The system literally cannot leak X — not "we have policies to prevent leaking X."

This distinction matters because policy-based privacy is only as strong as the weakest link in the policy chain: the least-careful employee, the unpatched subprocessor, the one log file that wasn't rotated on schedule. Invariant-based privacy has a different failure mode: it fails at the application boundary, which is inside your infrastructure, which you control.

The bet

Our thesis is that a segment of the market will pay for proof, not promises. Not all customers — many are satisfied with vendor assurances and a well-crafted DPA. But the customers in highly regulated industries who have dealt with a breach, or who have a compliance team that actually reads the contracts, will prefer a system where the privacy property is independently verifiable.

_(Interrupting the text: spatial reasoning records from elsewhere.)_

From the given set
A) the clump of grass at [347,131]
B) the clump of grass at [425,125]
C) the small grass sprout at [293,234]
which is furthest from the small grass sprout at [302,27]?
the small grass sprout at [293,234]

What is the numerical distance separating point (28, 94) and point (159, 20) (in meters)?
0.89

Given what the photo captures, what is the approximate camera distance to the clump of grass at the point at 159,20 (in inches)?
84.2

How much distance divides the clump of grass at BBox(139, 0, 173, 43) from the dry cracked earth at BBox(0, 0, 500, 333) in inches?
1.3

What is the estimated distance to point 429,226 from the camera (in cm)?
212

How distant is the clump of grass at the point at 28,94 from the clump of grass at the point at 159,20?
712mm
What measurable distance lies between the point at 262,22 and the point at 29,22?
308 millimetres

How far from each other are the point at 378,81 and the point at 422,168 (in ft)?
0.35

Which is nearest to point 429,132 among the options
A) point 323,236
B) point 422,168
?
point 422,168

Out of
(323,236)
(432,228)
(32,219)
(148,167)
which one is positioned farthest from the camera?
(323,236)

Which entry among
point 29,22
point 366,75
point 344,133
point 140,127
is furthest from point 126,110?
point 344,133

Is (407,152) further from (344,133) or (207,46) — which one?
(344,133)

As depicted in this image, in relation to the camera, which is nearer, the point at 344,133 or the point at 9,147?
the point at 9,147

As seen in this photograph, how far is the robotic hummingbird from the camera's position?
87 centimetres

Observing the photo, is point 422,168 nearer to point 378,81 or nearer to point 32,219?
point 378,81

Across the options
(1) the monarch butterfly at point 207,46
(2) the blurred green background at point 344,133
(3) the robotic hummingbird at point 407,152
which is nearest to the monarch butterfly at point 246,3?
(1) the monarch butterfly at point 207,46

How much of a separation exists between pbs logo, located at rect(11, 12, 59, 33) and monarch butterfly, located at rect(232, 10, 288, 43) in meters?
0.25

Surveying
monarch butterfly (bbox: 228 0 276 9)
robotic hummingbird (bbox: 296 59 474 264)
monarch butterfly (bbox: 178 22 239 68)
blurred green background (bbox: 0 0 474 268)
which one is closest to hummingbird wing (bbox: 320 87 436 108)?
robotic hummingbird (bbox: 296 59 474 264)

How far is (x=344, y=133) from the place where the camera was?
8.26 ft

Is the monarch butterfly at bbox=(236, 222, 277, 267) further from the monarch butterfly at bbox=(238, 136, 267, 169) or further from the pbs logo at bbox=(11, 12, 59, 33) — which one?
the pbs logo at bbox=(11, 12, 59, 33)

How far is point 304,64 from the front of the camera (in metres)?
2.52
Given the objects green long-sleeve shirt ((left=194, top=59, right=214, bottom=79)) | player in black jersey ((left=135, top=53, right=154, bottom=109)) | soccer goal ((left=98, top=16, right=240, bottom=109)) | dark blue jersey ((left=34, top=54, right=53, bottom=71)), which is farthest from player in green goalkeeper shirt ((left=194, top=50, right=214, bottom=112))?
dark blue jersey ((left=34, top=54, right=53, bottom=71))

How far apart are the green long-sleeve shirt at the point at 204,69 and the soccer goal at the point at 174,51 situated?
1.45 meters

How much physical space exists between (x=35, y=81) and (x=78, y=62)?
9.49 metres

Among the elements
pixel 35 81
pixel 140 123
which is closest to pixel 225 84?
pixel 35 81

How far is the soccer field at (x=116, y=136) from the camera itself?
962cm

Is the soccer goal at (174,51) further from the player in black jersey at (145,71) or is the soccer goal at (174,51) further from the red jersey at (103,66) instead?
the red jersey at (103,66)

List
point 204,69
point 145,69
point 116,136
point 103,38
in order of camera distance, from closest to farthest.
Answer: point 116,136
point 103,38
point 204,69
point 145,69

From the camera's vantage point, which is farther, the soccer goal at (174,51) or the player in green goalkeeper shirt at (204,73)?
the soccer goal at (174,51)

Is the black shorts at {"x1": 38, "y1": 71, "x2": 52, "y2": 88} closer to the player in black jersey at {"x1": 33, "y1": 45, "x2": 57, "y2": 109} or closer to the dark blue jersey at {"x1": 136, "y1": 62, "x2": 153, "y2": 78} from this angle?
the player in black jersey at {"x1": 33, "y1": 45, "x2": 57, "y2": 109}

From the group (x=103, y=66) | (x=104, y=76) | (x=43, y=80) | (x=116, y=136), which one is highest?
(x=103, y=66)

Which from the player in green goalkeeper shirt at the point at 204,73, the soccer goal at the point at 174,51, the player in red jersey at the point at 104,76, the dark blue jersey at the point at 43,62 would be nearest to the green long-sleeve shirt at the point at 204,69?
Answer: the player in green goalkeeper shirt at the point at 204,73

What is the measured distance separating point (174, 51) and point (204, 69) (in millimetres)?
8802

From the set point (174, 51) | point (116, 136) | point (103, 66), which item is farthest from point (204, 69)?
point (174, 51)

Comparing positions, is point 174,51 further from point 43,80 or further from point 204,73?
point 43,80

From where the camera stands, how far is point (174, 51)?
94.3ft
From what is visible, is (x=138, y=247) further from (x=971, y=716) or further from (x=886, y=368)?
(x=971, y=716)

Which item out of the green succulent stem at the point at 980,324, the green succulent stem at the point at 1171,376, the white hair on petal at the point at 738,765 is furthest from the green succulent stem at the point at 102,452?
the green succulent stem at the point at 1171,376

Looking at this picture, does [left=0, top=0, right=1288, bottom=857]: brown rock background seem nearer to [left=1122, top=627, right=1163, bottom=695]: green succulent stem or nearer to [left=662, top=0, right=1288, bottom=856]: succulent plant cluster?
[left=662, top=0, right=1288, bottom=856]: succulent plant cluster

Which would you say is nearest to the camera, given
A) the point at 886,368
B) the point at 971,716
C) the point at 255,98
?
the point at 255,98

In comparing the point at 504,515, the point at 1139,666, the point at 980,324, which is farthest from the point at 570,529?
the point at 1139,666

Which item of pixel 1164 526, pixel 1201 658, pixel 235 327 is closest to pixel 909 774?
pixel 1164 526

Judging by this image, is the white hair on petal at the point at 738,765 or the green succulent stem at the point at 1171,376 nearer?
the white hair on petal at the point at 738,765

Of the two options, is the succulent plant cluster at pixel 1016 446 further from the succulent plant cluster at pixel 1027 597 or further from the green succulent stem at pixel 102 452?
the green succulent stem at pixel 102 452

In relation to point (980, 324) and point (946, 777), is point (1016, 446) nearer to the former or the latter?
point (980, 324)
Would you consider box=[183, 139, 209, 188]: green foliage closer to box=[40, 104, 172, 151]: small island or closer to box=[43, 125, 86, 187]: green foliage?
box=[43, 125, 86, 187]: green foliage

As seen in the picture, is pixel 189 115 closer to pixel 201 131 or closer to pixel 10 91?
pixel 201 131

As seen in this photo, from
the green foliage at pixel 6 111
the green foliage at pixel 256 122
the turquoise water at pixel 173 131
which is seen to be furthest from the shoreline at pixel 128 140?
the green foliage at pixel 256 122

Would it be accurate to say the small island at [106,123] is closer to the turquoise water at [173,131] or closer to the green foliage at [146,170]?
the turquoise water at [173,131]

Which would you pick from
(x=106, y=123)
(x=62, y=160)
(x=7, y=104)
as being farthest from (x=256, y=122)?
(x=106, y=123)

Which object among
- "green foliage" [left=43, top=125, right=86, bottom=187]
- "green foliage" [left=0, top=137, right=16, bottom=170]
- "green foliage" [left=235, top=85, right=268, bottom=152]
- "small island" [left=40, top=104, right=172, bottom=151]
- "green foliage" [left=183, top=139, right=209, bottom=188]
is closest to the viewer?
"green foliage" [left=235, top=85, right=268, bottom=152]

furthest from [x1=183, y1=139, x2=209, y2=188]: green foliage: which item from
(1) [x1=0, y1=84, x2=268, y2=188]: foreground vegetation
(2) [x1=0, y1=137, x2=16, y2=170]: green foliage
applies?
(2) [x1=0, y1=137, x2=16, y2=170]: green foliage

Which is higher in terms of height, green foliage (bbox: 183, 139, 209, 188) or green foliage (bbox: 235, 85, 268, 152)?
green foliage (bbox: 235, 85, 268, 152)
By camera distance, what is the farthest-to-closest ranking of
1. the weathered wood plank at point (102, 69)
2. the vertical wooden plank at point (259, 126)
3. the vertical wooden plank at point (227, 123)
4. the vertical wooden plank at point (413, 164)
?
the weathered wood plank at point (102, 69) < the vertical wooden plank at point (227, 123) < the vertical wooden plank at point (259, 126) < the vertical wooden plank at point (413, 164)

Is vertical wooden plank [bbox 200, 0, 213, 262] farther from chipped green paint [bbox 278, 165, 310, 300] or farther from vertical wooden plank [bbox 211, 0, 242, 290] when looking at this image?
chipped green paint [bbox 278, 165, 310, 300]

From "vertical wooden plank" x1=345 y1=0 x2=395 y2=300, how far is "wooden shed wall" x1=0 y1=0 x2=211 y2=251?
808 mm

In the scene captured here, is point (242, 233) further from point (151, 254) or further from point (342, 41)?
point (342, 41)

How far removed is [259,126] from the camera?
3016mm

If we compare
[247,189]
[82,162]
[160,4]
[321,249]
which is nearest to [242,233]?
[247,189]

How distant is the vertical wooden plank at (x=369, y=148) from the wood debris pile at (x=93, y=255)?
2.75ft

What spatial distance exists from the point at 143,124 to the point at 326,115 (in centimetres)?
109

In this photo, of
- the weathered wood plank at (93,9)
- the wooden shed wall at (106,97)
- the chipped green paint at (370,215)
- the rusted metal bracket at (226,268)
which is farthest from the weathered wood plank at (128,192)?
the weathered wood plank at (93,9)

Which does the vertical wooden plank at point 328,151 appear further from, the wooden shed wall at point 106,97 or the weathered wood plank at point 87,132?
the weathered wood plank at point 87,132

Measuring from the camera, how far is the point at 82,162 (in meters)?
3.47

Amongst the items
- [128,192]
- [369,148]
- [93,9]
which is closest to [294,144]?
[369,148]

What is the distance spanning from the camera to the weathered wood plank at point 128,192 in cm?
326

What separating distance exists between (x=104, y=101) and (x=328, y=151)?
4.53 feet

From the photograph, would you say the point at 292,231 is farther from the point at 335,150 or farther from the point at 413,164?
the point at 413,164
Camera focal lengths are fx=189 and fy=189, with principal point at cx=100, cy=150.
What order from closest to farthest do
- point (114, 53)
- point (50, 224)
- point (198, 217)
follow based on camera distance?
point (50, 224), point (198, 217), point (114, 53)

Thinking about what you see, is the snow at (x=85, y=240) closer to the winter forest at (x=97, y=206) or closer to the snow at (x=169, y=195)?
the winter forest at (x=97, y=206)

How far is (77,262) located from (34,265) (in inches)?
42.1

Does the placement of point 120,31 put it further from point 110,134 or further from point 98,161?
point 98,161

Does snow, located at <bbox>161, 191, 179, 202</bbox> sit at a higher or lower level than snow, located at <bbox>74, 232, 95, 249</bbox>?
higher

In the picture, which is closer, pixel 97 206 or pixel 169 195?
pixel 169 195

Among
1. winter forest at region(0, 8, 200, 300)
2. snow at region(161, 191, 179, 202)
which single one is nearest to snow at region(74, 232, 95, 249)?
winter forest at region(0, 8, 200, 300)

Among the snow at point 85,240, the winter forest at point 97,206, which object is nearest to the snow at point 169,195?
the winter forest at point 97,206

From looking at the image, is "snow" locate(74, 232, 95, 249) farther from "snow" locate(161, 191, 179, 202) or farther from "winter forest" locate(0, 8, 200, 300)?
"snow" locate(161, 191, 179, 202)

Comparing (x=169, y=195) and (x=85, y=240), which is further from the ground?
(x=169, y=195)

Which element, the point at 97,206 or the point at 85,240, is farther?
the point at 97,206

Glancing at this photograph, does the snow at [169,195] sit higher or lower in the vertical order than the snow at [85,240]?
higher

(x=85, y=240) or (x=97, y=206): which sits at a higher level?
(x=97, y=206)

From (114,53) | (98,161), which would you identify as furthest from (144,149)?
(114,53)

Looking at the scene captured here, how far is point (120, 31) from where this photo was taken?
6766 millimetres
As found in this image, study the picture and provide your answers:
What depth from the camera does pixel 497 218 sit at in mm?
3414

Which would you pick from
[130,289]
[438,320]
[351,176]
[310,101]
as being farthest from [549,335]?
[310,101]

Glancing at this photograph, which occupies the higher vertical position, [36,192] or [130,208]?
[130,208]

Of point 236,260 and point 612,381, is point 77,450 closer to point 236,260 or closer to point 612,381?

This is not an abstract bet. The people we build for are concrete: the healthcare CISO who wants to walk through how tokenisation works at the byte level; the security team that wants the JWKS endpoint so they can verify receipts independently; the auditor who wants the OpenReceipt spec so they can run their own verifier. Those are exactly the requirements a policy-based privacy story cannot satisfy — and exactly what we designed the system to answer.

Why open spec and reference verifier

If our privacy guarantee is "trust our architecture," we have not solved anything — we have just moved the trust one level down, from policy to design claims. The only way to make the guarantee credible is to publish the specification and let anyone verify it.

This is why the OpenReceipt specification is public, the reference verifier is MIT-licensed, the JWKS endpoint is unauthenticated, and the receipt chain can be verified entirely offline. We designed it so we cannot backtrack. If we change how receipts are signed, old receipts will fail to verify against the new key. If we change the canonicalisation scheme, the spec change is public. Every commitment we make in the system is one we cannot quietly undo.

That is the kind of privacy guarantee we wanted. We built CloakAPI because no one else had.